Polling ballot issues is a tricky business, all the more so with marijuana-related issues, where responses can be heavily influenced by particular question wording. So in the same state, different polls with different question wording can yield radically different results even if fielded at similar times. Those caveats aside, here's what the latest numbers show.
In Arizona, a late-August Arizona Republic/Morrison/Cronkite News poll of 784 registered voters found that 50 percent supported marijuana legalization, 40 percent opposed it, and 10 percent remain undecided. That result is sharply at odds with a July poll of likely voters showing that only 39 percent said they favored the measure.

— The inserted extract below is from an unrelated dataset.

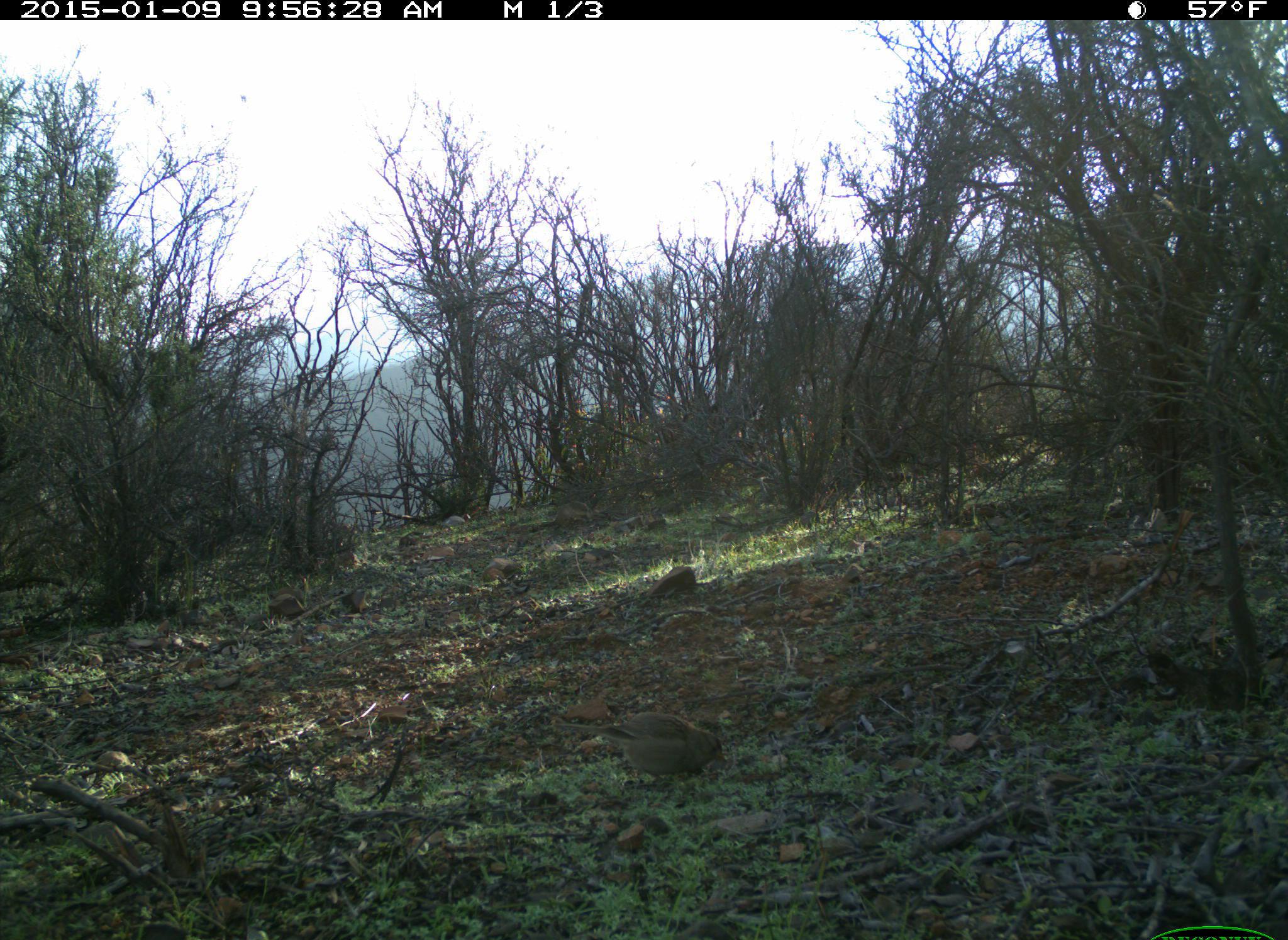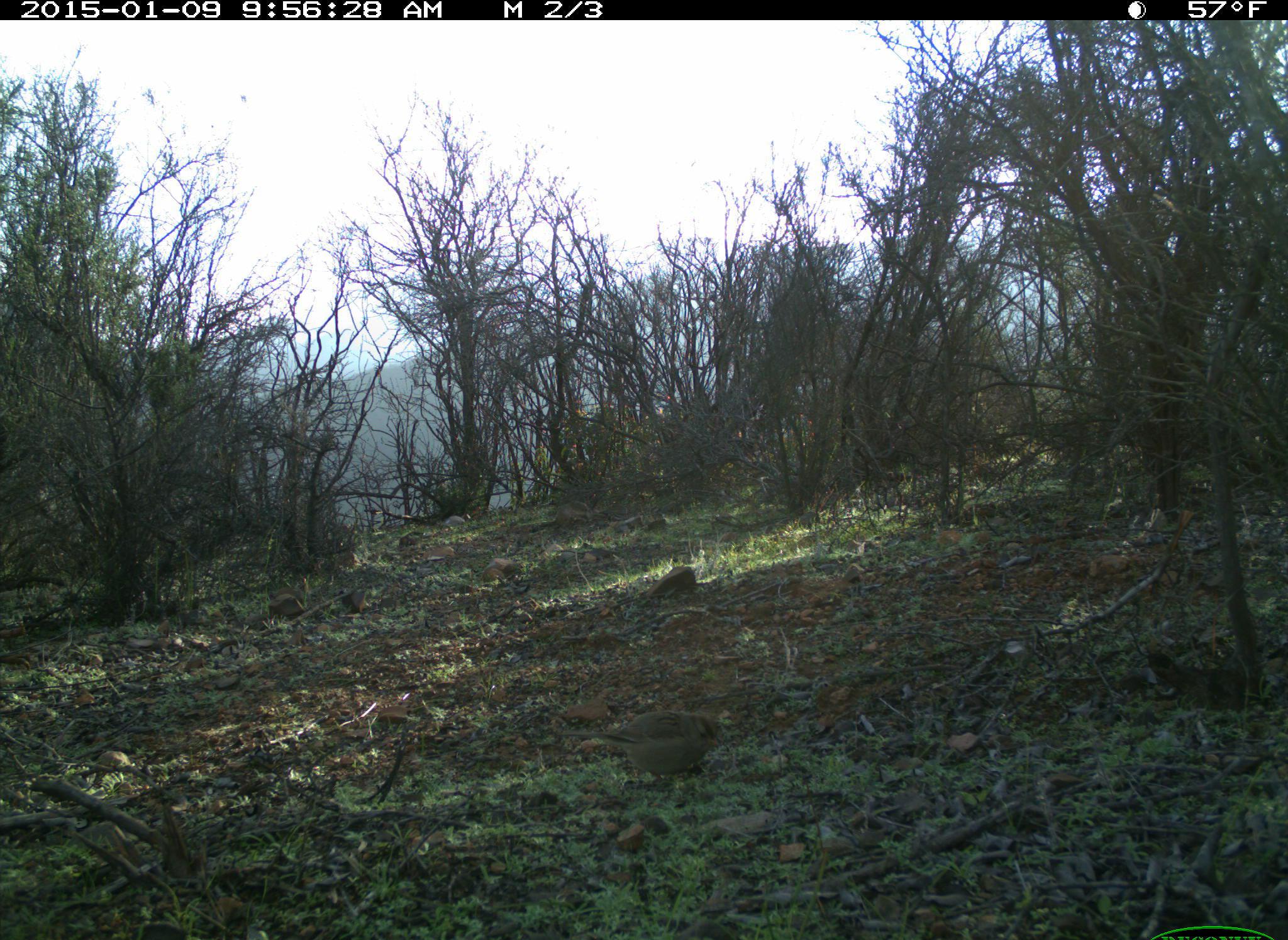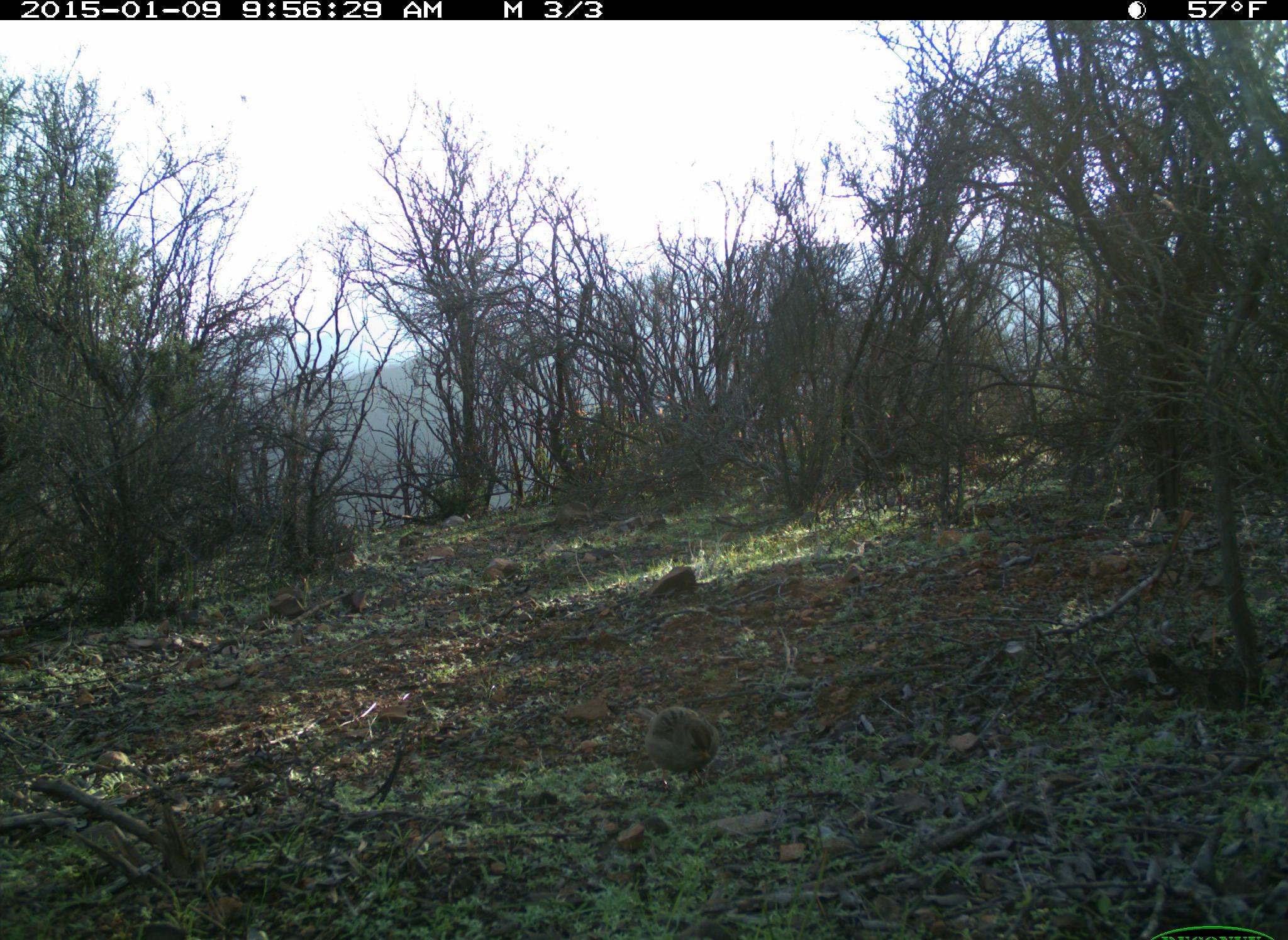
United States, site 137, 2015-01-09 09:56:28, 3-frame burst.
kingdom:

In California, a post-debate SurveyUSA poll of 751 likely voters found that Proposition 64, which would legalize, tax and regulate the sale of recreational marijuana, is supported by 52 percent of the electorate and opposed by 41 percent, with 6 percent undecided. This is a lower margin than some other recent polls there, which have pegged support at 60 percent or more.
Across the country in Massachusetts, the marijuana legalization measure there enjoys 53 percent support among likely voters, according to a recent WBZ-UMASS Amherst poll of 700 likely voters. Forty percent oppose it, while another 7 percent are unsure. That's also a turnaround from an earlier poll of 900 registered voters, which found only 41 percent supported the measure.
Up the coast in Maine, a late September poll of 505 likely voters found 53 percent support for the legalization measure, 38 percent opposed to it and 10 percent undecided. This number has been fairly stable since the spring.
A poll fielded last week of 500 likely voters in Nevada found the legalization measure there leading with 57 percent support, compared to 33 percent opposing it. That number is sharply at odds with a Review-Journal survey of 800 likely voters, fielded at the exact same time, which found the legalization measure leading by just 1 percentage point, well within the margin of error.
"These poll numbers are not surprising," said Paul Armentano, deputy director of the National Organization for the Reform of Marijuana Laws, in an email. "Most Americans agree that the responsible adult use of cannabis ought not to be criminalized. The battle now is finding consensus regarding the details of how best to regulate this market."
Marijuana opponents, for their part, are optimistic about their chances. "If anything, the polls should give the opposition some comfort," said Kevin Sabet of the anti-legalization group Smart Approaches to Marijuana. "If you are not at 60 percent at this stage in the game, it usually spells trouble for ballot initiatives."
Sabet says his group is planning for a busy final month of the campaign season: "We plan to do much more in the next 30 days."